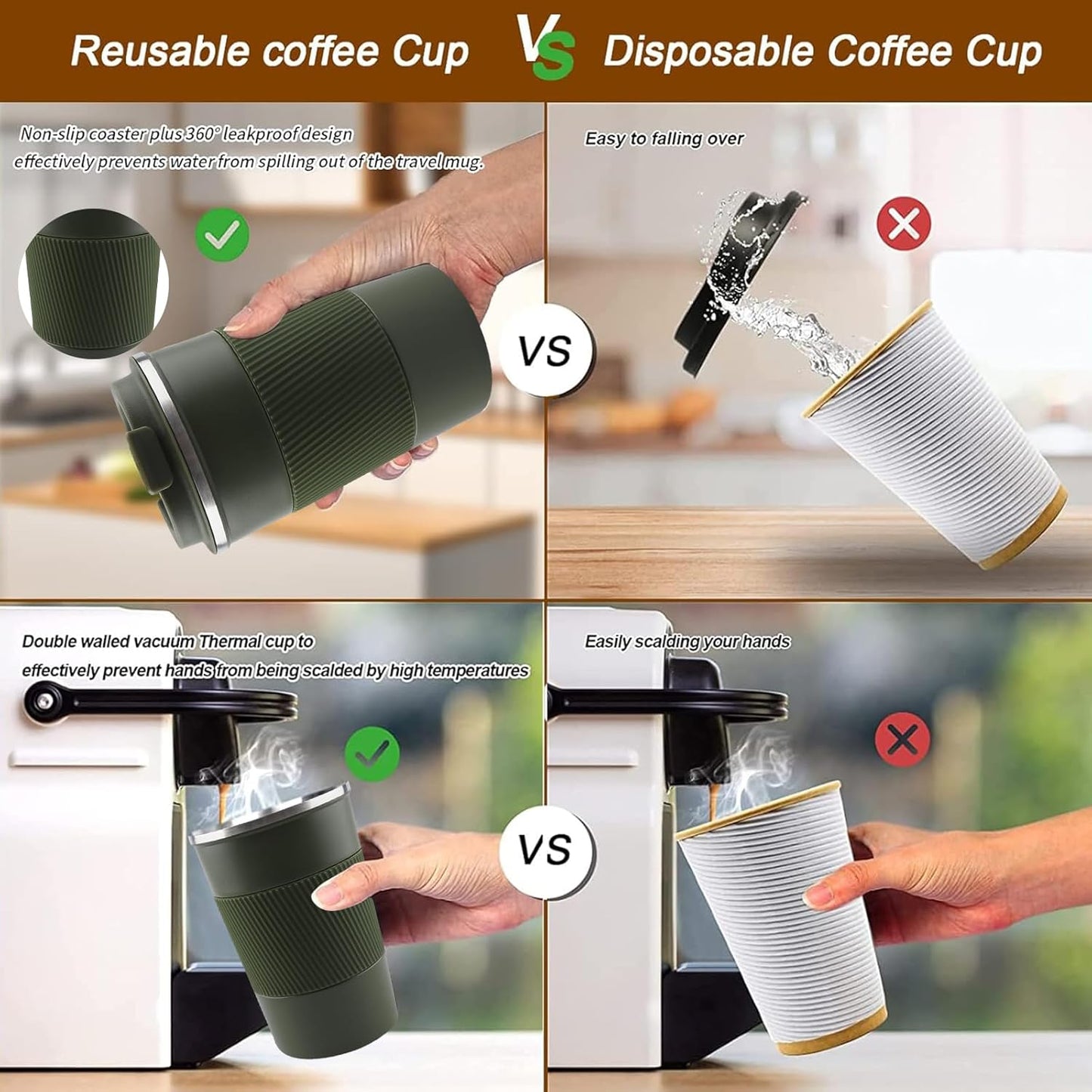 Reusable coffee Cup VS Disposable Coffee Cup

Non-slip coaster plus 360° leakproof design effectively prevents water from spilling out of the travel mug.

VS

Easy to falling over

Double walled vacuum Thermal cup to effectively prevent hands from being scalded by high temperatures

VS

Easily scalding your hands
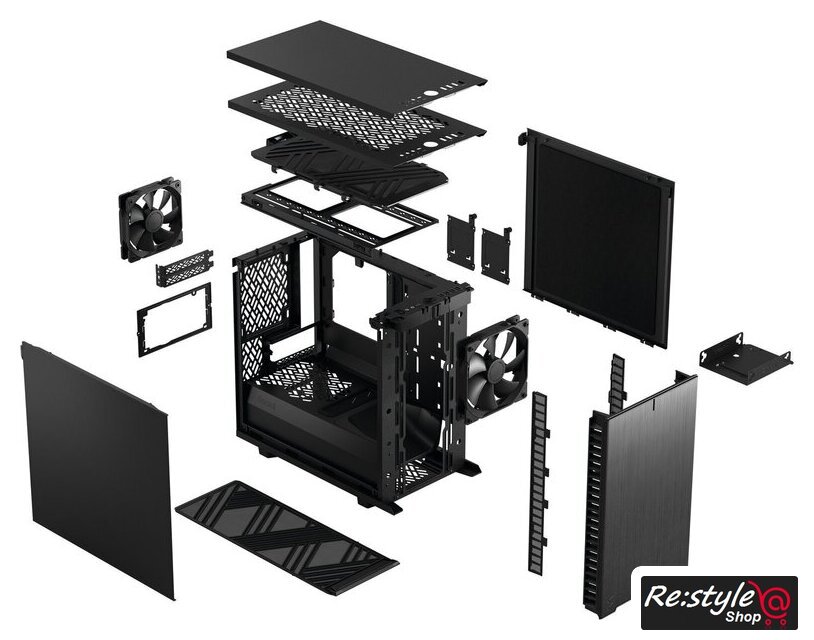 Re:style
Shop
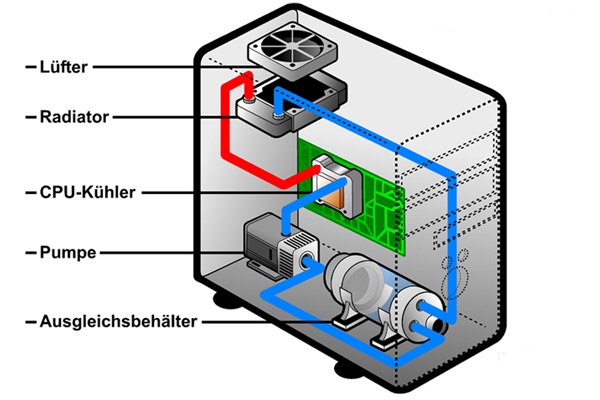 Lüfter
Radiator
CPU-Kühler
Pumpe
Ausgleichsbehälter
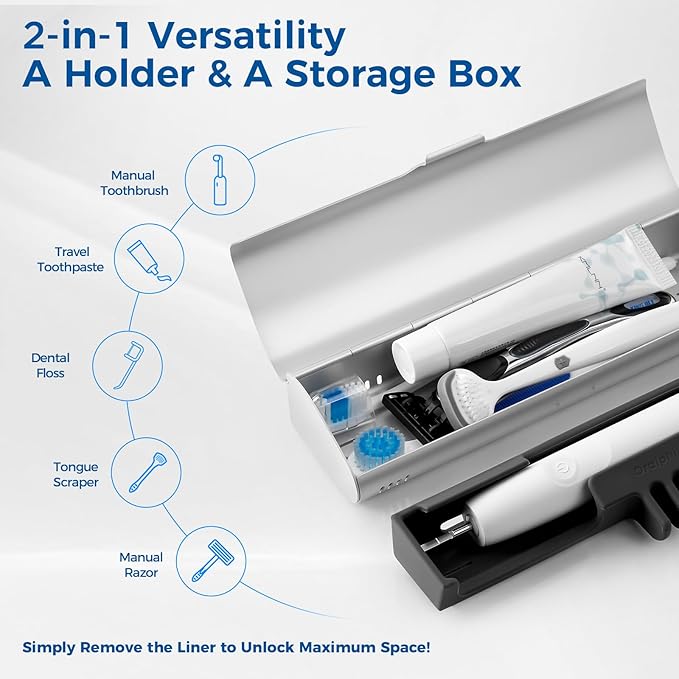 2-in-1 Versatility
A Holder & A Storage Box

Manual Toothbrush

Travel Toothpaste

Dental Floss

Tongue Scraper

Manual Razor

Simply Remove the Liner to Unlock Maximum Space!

--

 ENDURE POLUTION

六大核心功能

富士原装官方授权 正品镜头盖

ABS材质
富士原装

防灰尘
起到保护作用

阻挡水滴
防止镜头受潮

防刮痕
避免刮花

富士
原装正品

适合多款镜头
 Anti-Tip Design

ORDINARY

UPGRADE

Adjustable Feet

--

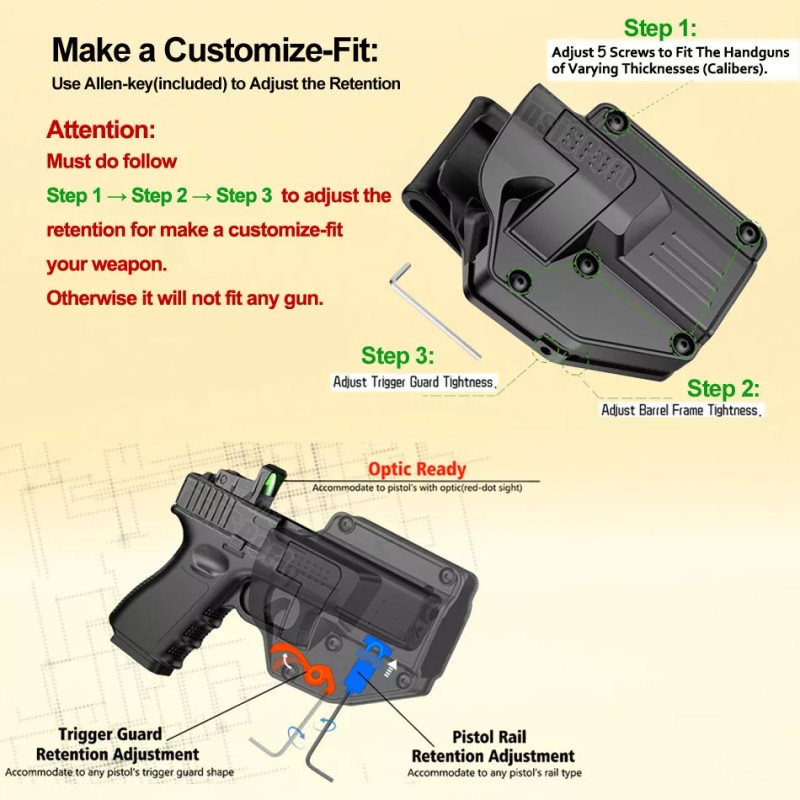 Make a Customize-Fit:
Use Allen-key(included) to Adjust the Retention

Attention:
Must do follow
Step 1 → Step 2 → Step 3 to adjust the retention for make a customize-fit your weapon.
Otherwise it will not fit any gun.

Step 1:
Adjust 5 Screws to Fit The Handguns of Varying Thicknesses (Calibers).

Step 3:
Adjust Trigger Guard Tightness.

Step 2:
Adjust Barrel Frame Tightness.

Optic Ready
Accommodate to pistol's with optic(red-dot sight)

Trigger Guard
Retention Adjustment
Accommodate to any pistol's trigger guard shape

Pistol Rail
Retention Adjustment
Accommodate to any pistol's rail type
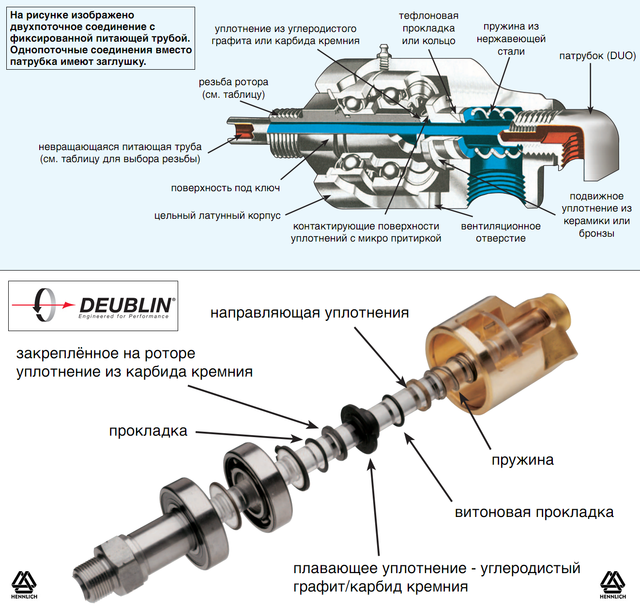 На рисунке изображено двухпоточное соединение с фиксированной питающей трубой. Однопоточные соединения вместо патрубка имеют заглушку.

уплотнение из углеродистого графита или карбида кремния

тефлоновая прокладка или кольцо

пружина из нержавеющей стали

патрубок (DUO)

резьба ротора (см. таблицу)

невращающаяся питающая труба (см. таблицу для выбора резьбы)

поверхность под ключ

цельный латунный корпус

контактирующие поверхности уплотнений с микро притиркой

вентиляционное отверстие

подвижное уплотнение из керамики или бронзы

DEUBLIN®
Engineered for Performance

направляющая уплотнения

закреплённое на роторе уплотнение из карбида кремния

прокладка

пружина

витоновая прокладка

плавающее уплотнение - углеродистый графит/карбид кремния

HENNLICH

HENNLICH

### Description of the task
Leaving out all pictures, set down exactly the lines of the material above, from the line with "Reusable coffee Cup VS Disposable Coffee Cup" to the line with "Ausgleichsbehälter" inclusive, and no others.

### Response to this exercise
 Reusable coffee Cup VS Disposable Coffee Cup

Non-slip coaster plus 360° leakproof design effectively prevents water from spilling out of the travel mug.

VS

Easy to falling over

Double walled vacuum Thermal cup to effectively prevent hands from being scalded by high temperatures

VS

Easily scalding your hands
 Re:style
Shop
 Lüfter
Radiator
CPU-Kühler
Pumpe
Ausgleichsbehälter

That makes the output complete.